A significant step towards open bibliographic data was made in Copenhagen this week at the 25th anniversary meeting of the Conference of European National Librarians (CENL) hosted by the Royal Library of Denmark. From the CENL announcement:
…the Conference of European National Librarians (CENL), has voted overwhelmingly to support the open licensing of their data. What does that mean in practice? It means that the datasets describing all the millions of books and texts ever published in Europe – the title, author, date, imprint, place of publication and so on, which exists in the vast library catalogues of Europe – will become increasingly accessible for anybody to re-use for whatever purpose they want. The first outcome of the open licence agreement is that the metadata provided by national libraries to Europeana.eu, Europe’s digital library, museum and archive, via the CENL service The European Library, will have a Creative Commons Universal Public Domain Dedication, or CC0 licence. This metadata relates to millions of digitised texts and images coming into Europeana from initiatives that include Google’s mass digitisations of books in the national libraries of the Netherlands and Austria. ….it will mean that vast quantities of trustworthy data are available for Linked Open Data developments
There is much to be welcomed here. Firstly that the vote was overwhelming.

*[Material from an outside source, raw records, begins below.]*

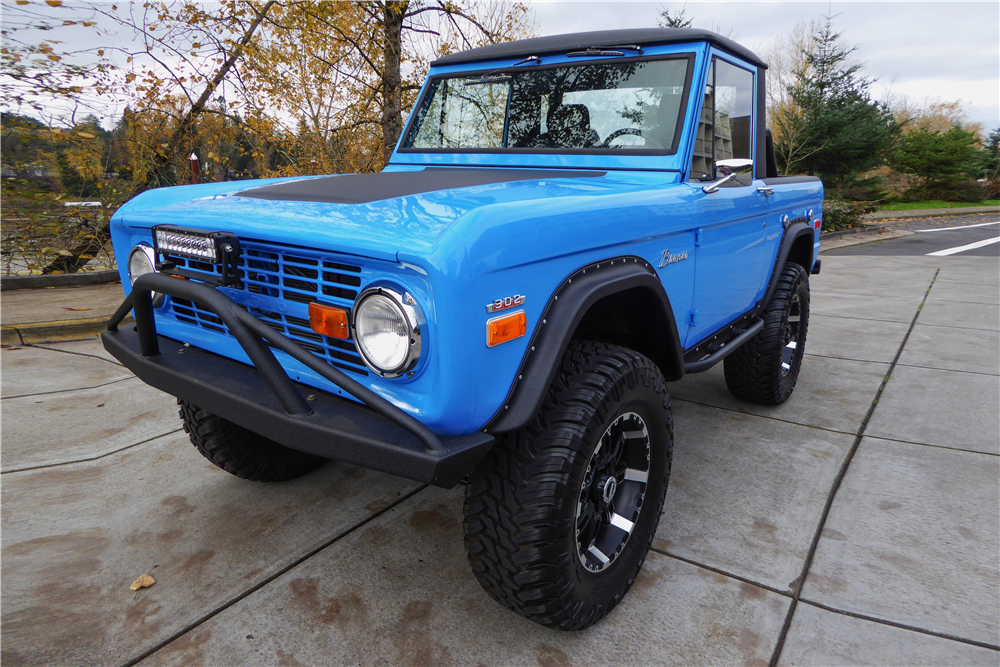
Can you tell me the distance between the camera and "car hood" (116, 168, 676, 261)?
165 cm

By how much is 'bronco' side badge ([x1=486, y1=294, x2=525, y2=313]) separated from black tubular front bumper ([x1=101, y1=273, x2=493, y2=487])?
Result: 0.35 m

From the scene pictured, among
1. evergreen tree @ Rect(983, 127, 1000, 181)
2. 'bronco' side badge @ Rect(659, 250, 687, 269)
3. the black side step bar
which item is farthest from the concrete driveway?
evergreen tree @ Rect(983, 127, 1000, 181)

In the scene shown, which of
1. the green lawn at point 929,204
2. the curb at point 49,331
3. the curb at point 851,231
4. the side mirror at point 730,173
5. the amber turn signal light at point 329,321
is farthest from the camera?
the green lawn at point 929,204

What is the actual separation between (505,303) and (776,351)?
263 centimetres

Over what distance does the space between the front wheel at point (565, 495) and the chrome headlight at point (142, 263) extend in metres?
1.43

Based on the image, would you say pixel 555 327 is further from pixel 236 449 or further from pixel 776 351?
pixel 776 351

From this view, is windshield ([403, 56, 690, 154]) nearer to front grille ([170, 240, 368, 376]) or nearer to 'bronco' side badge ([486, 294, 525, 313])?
'bronco' side badge ([486, 294, 525, 313])

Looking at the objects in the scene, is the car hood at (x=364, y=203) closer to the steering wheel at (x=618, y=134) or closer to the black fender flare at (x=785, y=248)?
the steering wheel at (x=618, y=134)

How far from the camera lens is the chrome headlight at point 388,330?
1.60 m

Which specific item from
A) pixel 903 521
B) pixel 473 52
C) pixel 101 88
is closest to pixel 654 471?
pixel 903 521

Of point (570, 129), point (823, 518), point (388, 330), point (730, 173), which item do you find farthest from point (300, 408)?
point (823, 518)

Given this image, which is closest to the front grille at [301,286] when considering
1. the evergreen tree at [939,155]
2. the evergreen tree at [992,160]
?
the evergreen tree at [939,155]

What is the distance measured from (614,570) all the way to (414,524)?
0.96m

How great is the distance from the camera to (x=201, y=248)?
1896 mm
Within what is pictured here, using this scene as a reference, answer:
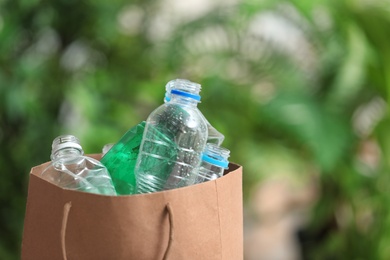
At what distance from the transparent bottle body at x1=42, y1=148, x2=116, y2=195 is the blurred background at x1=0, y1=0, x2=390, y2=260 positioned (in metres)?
0.96

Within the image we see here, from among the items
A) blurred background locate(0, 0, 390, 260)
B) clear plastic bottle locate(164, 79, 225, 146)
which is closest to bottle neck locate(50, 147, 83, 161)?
clear plastic bottle locate(164, 79, 225, 146)

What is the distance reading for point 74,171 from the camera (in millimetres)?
735

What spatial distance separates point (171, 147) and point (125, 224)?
12 cm

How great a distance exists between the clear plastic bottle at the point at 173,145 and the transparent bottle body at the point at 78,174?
0.04 meters

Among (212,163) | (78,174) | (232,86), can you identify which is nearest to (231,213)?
(212,163)

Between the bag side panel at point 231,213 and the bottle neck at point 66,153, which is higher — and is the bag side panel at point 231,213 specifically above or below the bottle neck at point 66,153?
below

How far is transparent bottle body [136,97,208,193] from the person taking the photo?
0.72 m

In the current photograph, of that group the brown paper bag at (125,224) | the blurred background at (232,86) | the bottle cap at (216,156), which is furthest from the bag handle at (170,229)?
the blurred background at (232,86)

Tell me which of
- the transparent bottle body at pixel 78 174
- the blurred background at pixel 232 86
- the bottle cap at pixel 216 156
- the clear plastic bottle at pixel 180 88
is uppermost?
the blurred background at pixel 232 86

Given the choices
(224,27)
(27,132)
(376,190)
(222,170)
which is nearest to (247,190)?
(376,190)

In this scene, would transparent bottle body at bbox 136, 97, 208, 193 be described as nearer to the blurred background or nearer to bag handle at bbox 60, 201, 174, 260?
bag handle at bbox 60, 201, 174, 260

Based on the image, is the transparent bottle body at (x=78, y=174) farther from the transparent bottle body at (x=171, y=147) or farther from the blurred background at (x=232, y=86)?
the blurred background at (x=232, y=86)

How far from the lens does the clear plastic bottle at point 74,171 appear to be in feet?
2.32

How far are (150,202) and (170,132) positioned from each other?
11 cm
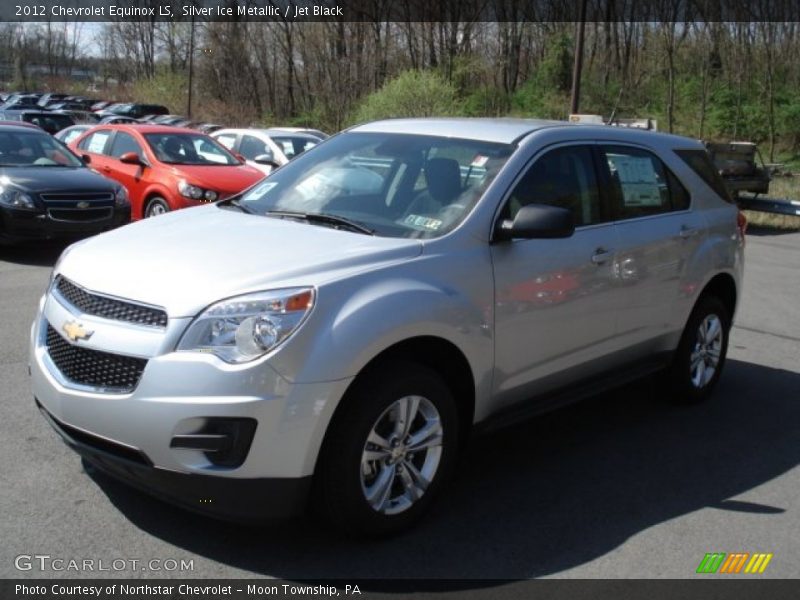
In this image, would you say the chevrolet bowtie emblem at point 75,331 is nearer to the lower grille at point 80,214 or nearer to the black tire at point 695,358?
the black tire at point 695,358

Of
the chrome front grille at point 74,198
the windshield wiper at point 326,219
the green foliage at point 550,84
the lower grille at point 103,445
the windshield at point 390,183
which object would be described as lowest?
the lower grille at point 103,445

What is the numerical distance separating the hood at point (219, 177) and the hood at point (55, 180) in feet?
3.41

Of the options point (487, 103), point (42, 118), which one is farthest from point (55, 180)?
point (487, 103)

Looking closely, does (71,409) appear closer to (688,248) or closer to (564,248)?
(564,248)

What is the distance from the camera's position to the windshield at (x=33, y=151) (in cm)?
1083

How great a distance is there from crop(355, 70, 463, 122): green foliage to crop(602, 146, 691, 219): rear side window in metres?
22.3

Secondly that the open license chosen to release this data under is Creative Commons CC0 thus enabling reuse for any purpose. You cannot expect such a vote to cover all the detail, but the phrase ‘trustworthy data are available for Linked Open Data developments’ does give rise to some possible concerns for me. My concern is not from the point of view that this implies that the data will need to be published as Linked Data – this also should be welcomed. My concern comes from some of the library focused Linked Data conversations, presentations and initiatives I have experienced over the last few months and years. Many in the library community, that have worked with Linked Data, lean towards the approach of using Linked Data techniques to reproduce the very fine detailed structure and terminology of their bibliographic records as a representation of those records in RDF (Linked Data data format). Two examples of this that come to mind:
- The recent release of an RDF representation of the MARC21 elements and vocabularies by MMA – Possibly of internal use only to someone transforming a library’s MARC record collection to identify concepts and entities to then describe as linked data. Mind-numbingly impenetrable for anyone who is not a librarian looking for useful data.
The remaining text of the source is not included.